B: Yeah, quit your job everyone! (highly recommended). Haha.
Q. Do you two ever argue?
B: We do argue. What do we argue about? It’s stupid stuff.
Q. What works for you when you have conflict between the two of you?
B: I feel like we always stand in the kitchen and both lean on the counter and say, “Look, dude,” and then we talk.
A: We got to a point, it took awhile, but some point in the last few years we got to where each of us would admit fault, or go to the other one and say, “You’re right, I’m sorry,” pretty quickly. And so, we would battle, but one or the other would come, pretty quickly, to the other one and apologize. Or, if we had just fought to the point where you have fought about five different things, we would come to each other and say, “Hey let’s just hit the reset button. Whatever that was, it’s gone and we’re starting fresh right now.”
B: And then one of us will make a joke right after that, and it’s always too soon for the joke, but you can’t not joke about it.
A: You have to be willing to reset and let it go.
B: We can’t ever agree on TV.
A: Or movies.
B: TV is a major issue with us. I want to watch New Girl. I want to watch Friday Night Lights. He does not. He wants to rip his eyeballs out and light them on fire. However, we have found something that works for us - forensics. We’ve done all Law & Order, all the CSI, we’ve done them all and watched them all. And it works for us.

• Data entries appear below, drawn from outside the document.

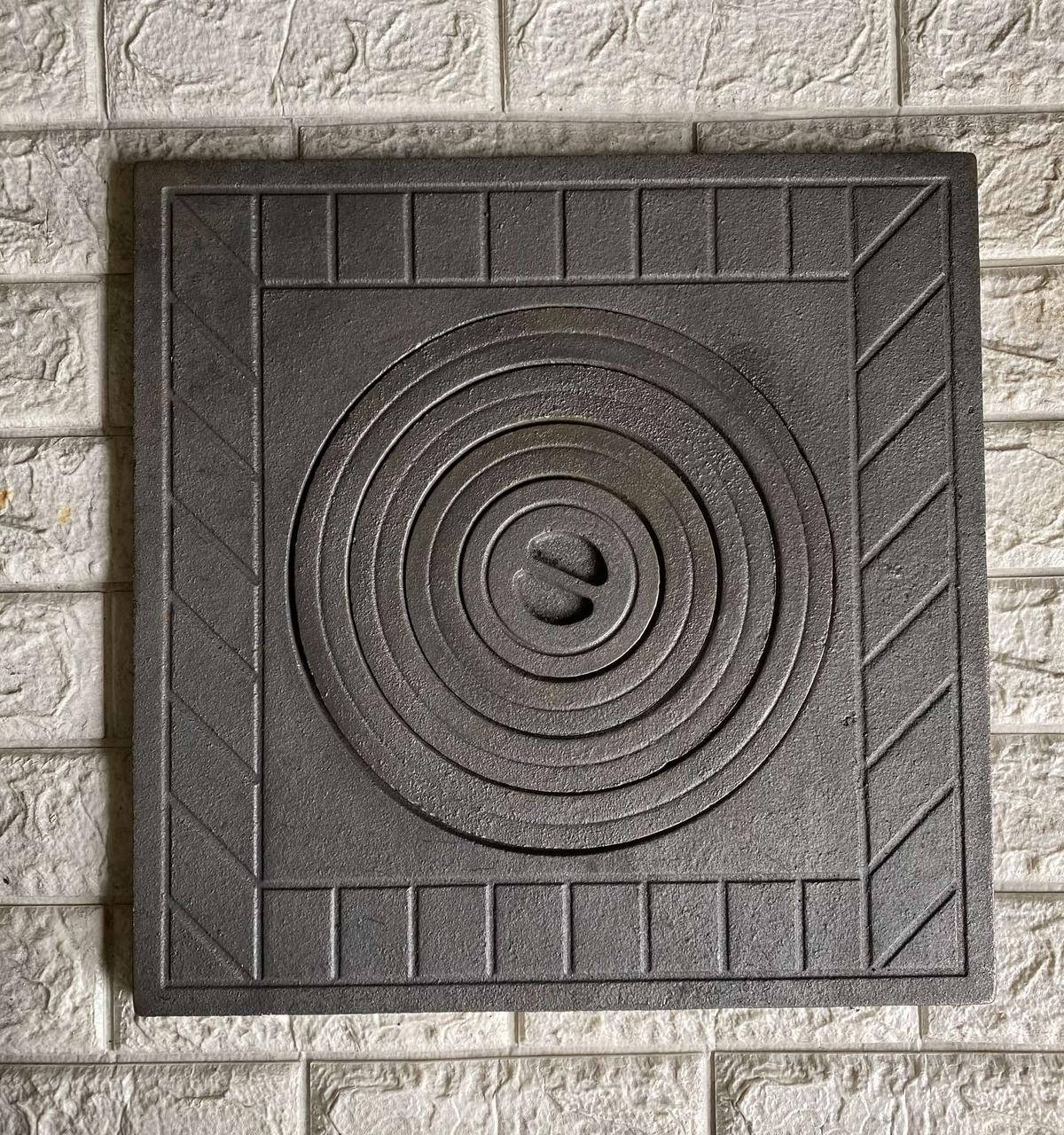 ПЛИТА ЧУГУННАЯ ПЕЧНАЯ С КОЛЬЦАМИ 410Х410 ПОД КАЗАН (15мм, 15кг, Ø235 мм)
ПЛИТА ЧУГУННАЯ ПЕЧНАЯ С КОЛЬЦАМИ 410Х410 ПОД КАЗАН (15мм, 15кг, Ø235 мм)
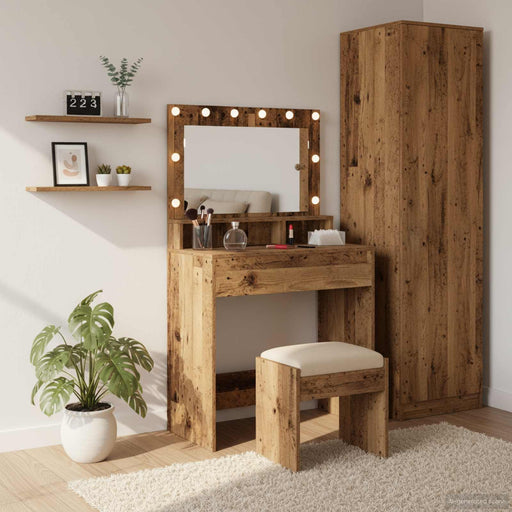 Masă de Machiaj Lemn vechi 75,5 x 41 x 135 cm Lemn compozit - WALTI WALTI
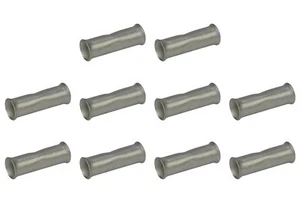 2/0 AWG TEMCo Butt Splice Connector Tin Plated Copper Uninsulated Gauge. 10 Pack - Picture 1 of 5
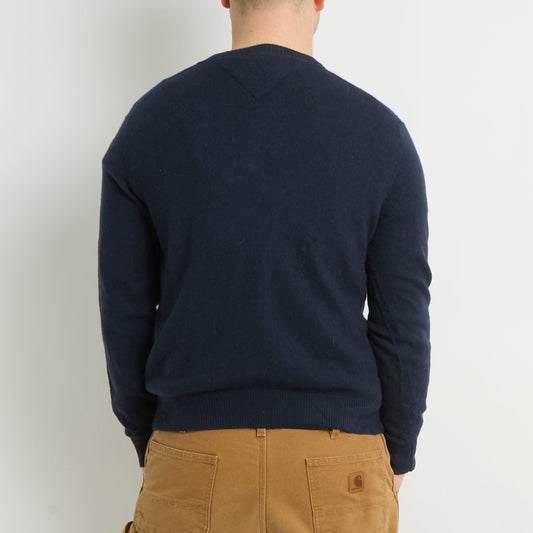 Tommy Hilfiger V-Neck Knitted Sweater - L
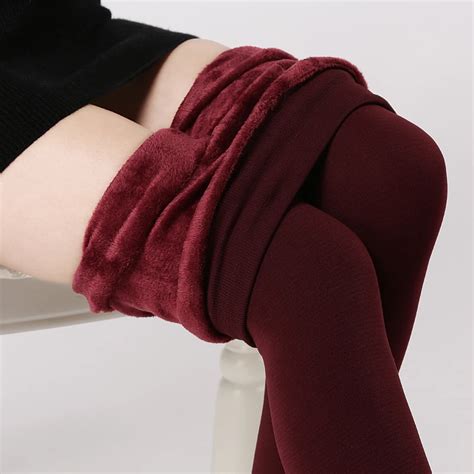 S 3xl High Elastic Waist Winter Plus Velvet Thicken Womens Leggings Warm Pants Good Quality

A: It’s the one thing we both like, and so that is what we watch together.
B: And then I watch Friday Night Lights when he goes to bed, or goes out in the garage to work.
We can always watch documentaries together, too. We like Air Disasters. I have no idea what this says about us. But we can’t avoid it, we love that show. Get the popcorn.
Q. What is your secret to a happy and healthy marriage?
A: Quit your job. Have twins. It makes life so much easier. (Just kidding.)
B: Communicate. And keep things light. Don’t take life so seriously. Don’t take yourself so seriously. The marriage is serious, of course it is, but the big stuff - don’t overthink it. If you can joke about your own weaknesses, and your own mistakes and your own idiosyncrasies, and outsmart your weaknesses - then you can work together to enhance your strengths, through laughter - and I feel like the longevity will be there. It’s not even magic. I don’t think there is some secret gigantic formula. Talk it out, laugh it out, don’t take yourself seriously and you know... a foot massage is nice too.
A: We were attracted to each other because we were complements. Opposites attract because opposites fit together so well. I think we’ve come to a point where we’re able, I’m able to accept my weaknesses, and those are often Bev’s strengths. And she is able to do the same thing and accept her weaknesses and recognize those are the spots I’m really strong in. And we’ve fought our way to a place where I know the things that Bev is good at and that I’m not good at. And having that understanding of the other person, and that respect for what the other person does bring, I think that has helped us a lot in how we divide things up, in who takes what when. We tend to divide things along those lines without really discussing them. Recognizing the complement of your spouse is key.
"There is properly no history; only biography."